# african violet potting mix.



## dobshibby (Feb 1, 2008)

hi peeps,all of my grows i have been using soil mix i put together myself and have found it difficult to get it spot on.while i was researching different potting soils i came across miracle-gro african violet potting mix which has most things in it plus it says it is has a ph range of 5.5-6.5(slightly acidic).is this product new or has anyone tried growing with it,any advice much appreciated,cheers.


----------



## the widowmaker (Feb 1, 2008)

i've read in multiple places that this african violet soil isn't great because of the low ph.

What i'd do is go to the local garden centre or nursery or whatever and buy a plain bag of straight normal soil.

The kinda soil i like and this is personal preference is seedling soil because its low in nutrients and you can add your own.
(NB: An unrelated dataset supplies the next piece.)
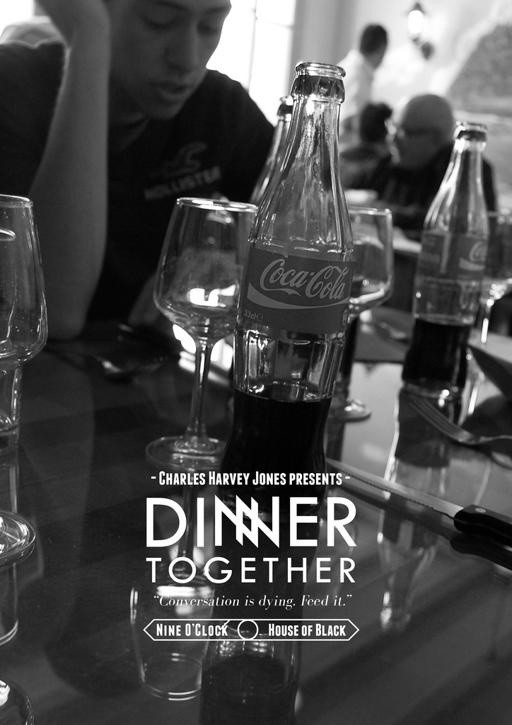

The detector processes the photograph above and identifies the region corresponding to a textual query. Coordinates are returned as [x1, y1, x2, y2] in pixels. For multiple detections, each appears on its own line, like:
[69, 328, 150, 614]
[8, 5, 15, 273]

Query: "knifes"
[322, 456, 512, 549]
If you wanted something a little stronger though I do believe that they do sell regular soil in different strengths.


----------



## dobshibby (Feb 1, 2008)

thanks for the heads up widowmaker,but its the fact that it is acidic that drew me to it,let me explain,i have bought the best soil i could get from the local nusery,but all the bottled water that i have bought has a ph of 7to7+ and when i water with it my ph always ends up in 8's.so i was thinking that if i used the african violet potting mix,then when i add the water it might counteract the acidic soil and give me a good balanced ph? i might use the potting mix on just one of my plants in my next grow to see what happens,cant hurt,cheers.


----------



## Dubbaman (Feb 1, 2008)

IMO i have to agree the MG African Vi's mix is bad jsut a bag of plaing top soil is fine for any starts as even though it has no time releasse nutes in it it will still feed for a couple of months on its own. I make soil for myself and i use MG ! bag MG 1 bag top soil 1 bag of perlite mix well with soils from old grows and presto. granted the grow in my sig is the first time ive used it but the Haze cross seems to love it. :hubba:


----------



## octobong007 (Feb 1, 2008)

just my opnion, if it has miracle grow on the bag, throw your hands up and run away screaming.  their wonderful time release burnt the crap outta some sweet plants.  for cheap and really good, i'd recommend the jungle blend at lowe's and home depot.  its already got perlite, vermiculite, lime, and all those goody's...i've been seeing miracles from that soil lately.  no pun intended.


----------



## snuggles (Feb 1, 2008)

You could pH your water to bring it down a bit. Also it's not soil, but Coco works great. It's completely pH neutral and has no food in it, it's what you make it. You get like 15 to 20 gallons for 10 dollars or so, also it's water and O2 mixture is great. I used to be into soil but I think I'm done, I love the coco...so do my plants


----------



## octobong007 (Feb 1, 2008)

i'm wanting to try that coco stuff sometime, i've heard LOTS of good things.


----------



## snuggles (Feb 1, 2008)

I love it, can you tell. I used to be a big time organic soil guy but this coco is better for me. funny thing was someone recommended it to me and I scoffed...LOL. I'm an idiot sometimes, stuff works great and it's CHEAP.

Also if you have a veggie garden or flower beds it makes great top dressing like I said it's water to O2 ratio is really nice.


----------



## shondaflowers (Jul 9, 2013)

I'm using the MG African violets potting mix and am having no problems with it, try waiting till the 4th week before putting the MG-AV on it or you will burn your babies. Also water once a week and only give nutes every 6 weeks for best results. Start1/4th the tsp for 6 weeks then go up to 1/2 and so on. I wish you luck in your efforts.


----------



## The Hemp Goddess (Jul 10, 2013)

This is an extremely old thread however....

I want to caution any new growers who may read this against using any kind of soil that comes with nutrients already in it.  None of these are formulated for cannabis.  You cannot control how much of what your plant is getting fed.  It is too hot for seedlings and will most likely kill them.  Your best bet is some kind of seed starting soil mix with no nutrients whatsoever for seedlings.  As the plants get older, make your own super soil mixture or feed nutrients formulated for cannabis.  Other than the seed starting mix, I cannot recommend any MG products for growing cannabis.


----------



## N.E.wguy (Jul 10, 2013)

ya i tried a few MG types end result is i buy o-o-o with perlite premixed then ad a bunch more perlite and like Thg said add your own additives has worked best for me, chicken ****, worm ****, peatmoss, old brown tree leaves, sand, etc etc


----------